• Data below:
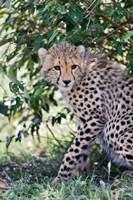 Young cheetah resting beneath bush, Maasai Mara, Kenya by Adam Jones - various sizes, FulcrumGallery.com brand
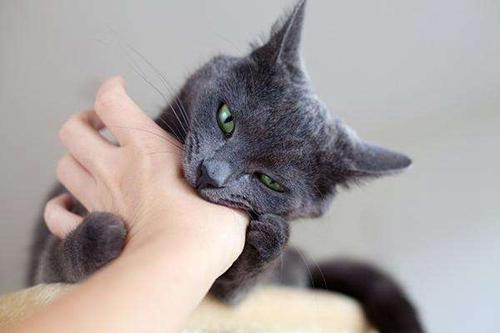 被猫咬伤了怎么办 猫咪咬伤处理方法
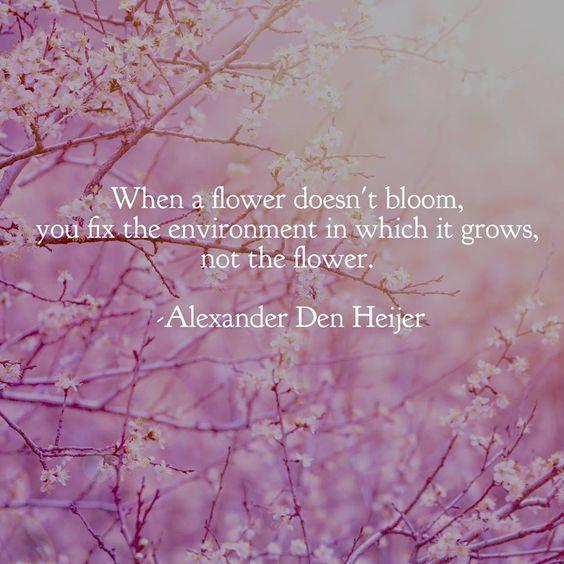 When a Flower....jpg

• What is being asked: The expected output is every line of the data, unchanged, with the pictures skipped.

• Result of the exercise:
 Young cheetah resting beneath bush, Maasai Mara, Kenya by Adam Jones - various sizes, FulcrumGallery.com brand
 被猫咬伤了怎么办 猫咪咬伤处理方法
 When a Flower....jpg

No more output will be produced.